By Amy Lester, NEWS 9
A big victory is in order for one Oklahoma family who's fighting to protect all children. The family pushed for a bill to require day cares to have liability insurance.
The bill passed both the House and Senate and it's on its way to the governor's desk. Demarion Pittman is the boy behind the bill, his family is overjoyed it could soon be law.
Demarion Pittman's just three years old. His life forever changed when a home day care provider left him in a hot car for an hour and a half. His body temperature was 117 degrees when he was found.
"It's really turned our family upside down," Demarion's mother, Edna Pittman said.
Demarion suffered major brain injuries. The medical bills total nearly $2 million so far.
"I cried so many tears at the beginning of this," Pittman said. "Through those tears I realized something needed to be done."
That something is a bill named after her son. Demarion's Law would require all child care facilities to maintain liability insurance of at least $200,000 for each occurrence of negligence.
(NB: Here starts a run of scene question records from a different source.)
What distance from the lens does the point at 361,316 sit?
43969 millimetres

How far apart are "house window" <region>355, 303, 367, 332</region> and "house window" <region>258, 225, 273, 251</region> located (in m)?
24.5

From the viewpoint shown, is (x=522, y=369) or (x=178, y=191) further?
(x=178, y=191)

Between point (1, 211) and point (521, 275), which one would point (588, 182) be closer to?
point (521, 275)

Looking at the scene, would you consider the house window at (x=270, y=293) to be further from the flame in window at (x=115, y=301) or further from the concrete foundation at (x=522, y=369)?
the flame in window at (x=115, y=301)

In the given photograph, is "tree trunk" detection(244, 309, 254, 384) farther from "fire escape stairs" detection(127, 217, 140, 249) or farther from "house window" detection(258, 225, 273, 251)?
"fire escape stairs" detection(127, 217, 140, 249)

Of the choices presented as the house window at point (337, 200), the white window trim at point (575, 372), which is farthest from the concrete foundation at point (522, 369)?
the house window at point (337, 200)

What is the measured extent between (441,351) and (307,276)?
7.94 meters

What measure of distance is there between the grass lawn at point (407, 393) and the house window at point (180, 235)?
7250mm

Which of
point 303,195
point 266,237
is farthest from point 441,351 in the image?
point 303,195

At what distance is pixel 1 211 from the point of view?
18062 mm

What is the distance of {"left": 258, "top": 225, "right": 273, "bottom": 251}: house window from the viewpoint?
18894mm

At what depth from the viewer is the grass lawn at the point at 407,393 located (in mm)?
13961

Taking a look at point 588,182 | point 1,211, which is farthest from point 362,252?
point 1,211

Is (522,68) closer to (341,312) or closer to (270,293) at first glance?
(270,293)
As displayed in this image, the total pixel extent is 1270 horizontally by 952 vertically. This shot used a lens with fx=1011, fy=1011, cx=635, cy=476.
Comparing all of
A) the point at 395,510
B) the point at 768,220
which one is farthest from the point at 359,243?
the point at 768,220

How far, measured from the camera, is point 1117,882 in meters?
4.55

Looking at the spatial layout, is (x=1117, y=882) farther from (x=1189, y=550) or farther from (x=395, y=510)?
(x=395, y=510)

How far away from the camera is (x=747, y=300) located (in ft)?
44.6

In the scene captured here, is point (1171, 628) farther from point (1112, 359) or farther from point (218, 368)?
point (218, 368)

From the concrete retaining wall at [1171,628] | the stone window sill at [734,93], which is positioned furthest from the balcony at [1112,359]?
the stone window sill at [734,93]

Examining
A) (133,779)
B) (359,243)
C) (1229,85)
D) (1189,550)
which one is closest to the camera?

Right now, nothing forces home day cares to have insurance.
"In case it does happen, other Oklahoma children and their families are protected somewhat from the financial burden that has been brought upon my family," Pittman said.
It was a big success for the family and the bill's author when Demarion's Law passed the House and Senate.
"I'm elated, I'm extremely excited about seeing democracy at work," Rep. Mike Shelton, D-District 97, said. "The process can work."
Shelton wrote the bill and it will soon head to the governor's office.
"This Legislation worked because that family came, took off work and made it possible to educate these Legislators about the problem out in their community," Shelton said.
Demarion's family learned perseverance can truly pay off.
"I can sleep better at night knowing in case something else happens in a facility, other family won't have to go through what we've had to go through," Pittman said.
Rep. Shelton said the cost of liability insurance is minimal and costs a few hundred dollars a year.
There are some exceptions for day cares that cannot afford it or are not approved for insurance. They can keep operating as long as they notify parents that they do not have insurance.